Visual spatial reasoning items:

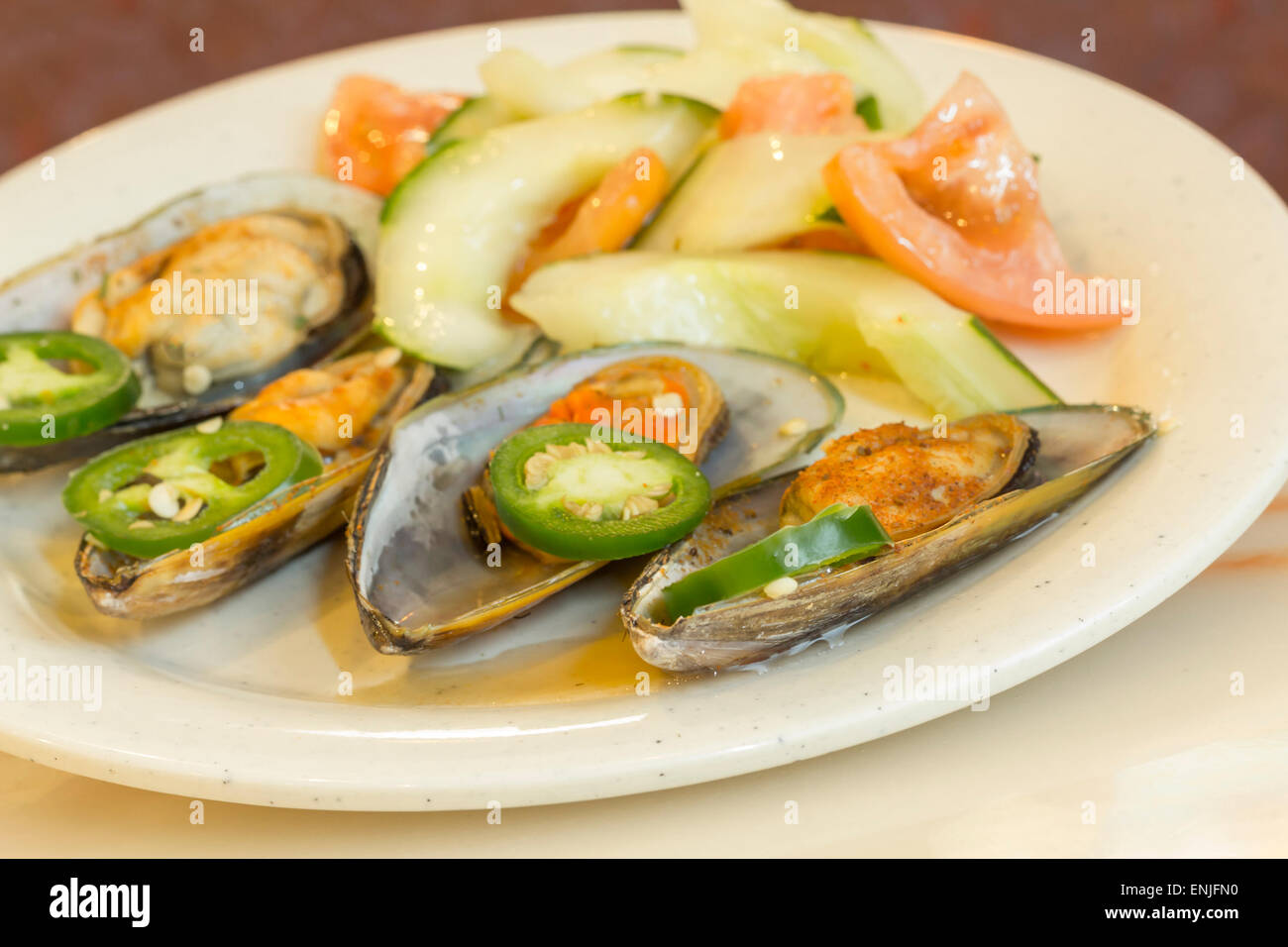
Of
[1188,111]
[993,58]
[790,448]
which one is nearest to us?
[790,448]

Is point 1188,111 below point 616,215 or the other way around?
the other way around

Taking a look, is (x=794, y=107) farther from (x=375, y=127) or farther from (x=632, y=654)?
(x=632, y=654)

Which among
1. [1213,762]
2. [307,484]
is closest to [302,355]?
[307,484]

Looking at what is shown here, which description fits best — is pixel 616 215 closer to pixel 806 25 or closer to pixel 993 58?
pixel 806 25

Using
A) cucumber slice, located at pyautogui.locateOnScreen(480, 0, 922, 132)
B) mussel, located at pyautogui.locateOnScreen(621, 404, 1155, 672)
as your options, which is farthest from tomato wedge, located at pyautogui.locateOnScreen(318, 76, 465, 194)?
mussel, located at pyautogui.locateOnScreen(621, 404, 1155, 672)

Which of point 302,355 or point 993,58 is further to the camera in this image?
point 993,58

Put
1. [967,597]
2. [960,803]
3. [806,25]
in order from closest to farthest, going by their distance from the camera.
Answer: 1. [960,803]
2. [967,597]
3. [806,25]

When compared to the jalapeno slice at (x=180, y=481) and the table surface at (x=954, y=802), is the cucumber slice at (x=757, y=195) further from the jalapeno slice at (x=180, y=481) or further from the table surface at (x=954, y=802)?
the table surface at (x=954, y=802)
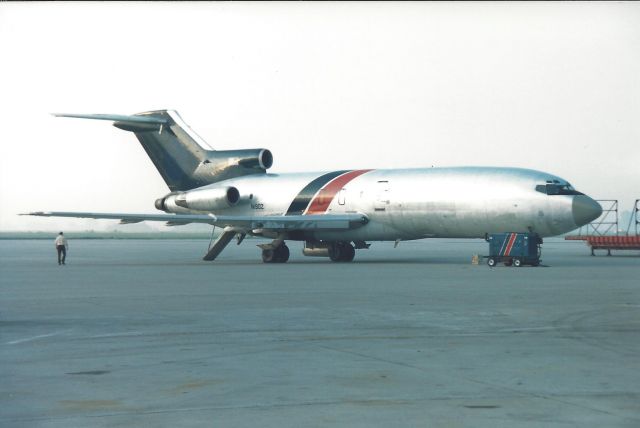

AIM:
Arrange every line of the rows above as a JSON list of strings, one string per line, skipping blank lines and leaving out the pictures.

SOLVED EXERCISE:
[
  "Of",
  "[1188,111]",
  "[993,58]",
  "[790,448]",
  "which one is nearest to us?",
  "[790,448]",
  "Is point 1188,111 below point 616,215 or the other way around?",
  "the other way around",
  "Taking a look, is (x=794, y=107) farther from (x=375, y=127) or farther from (x=632, y=654)?",
  "(x=632, y=654)",
  "Which among",
  "1. [1213,762]",
  "2. [307,484]",
  "is closest to [302,355]?",
  "[307,484]",
  "Looking at what is shown here, which description fits best — is pixel 616 215 closer to pixel 806 25 or closer to pixel 993 58?",
  "pixel 806 25",
  "Using",
  "A) cucumber slice, located at pyautogui.locateOnScreen(480, 0, 922, 132)",
  "B) mussel, located at pyautogui.locateOnScreen(621, 404, 1155, 672)",
  "as your options, which is farthest from tomato wedge, located at pyautogui.locateOnScreen(318, 76, 465, 194)?",
  "mussel, located at pyautogui.locateOnScreen(621, 404, 1155, 672)",
  "Which of point 302,355 or point 993,58 is further to the camera in this image?",
  "point 993,58",
  "Put",
  "1. [967,597]",
  "2. [960,803]",
  "3. [806,25]",
  "in order from closest to farthest, going by their distance from the camera.",
  "Answer: 1. [960,803]",
  "2. [967,597]",
  "3. [806,25]",
  "When compared to the jalapeno slice at (x=180, y=481) and the table surface at (x=954, y=802), is the cucumber slice at (x=757, y=195) further from the jalapeno slice at (x=180, y=481) or further from the table surface at (x=954, y=802)?",
  "the table surface at (x=954, y=802)"
]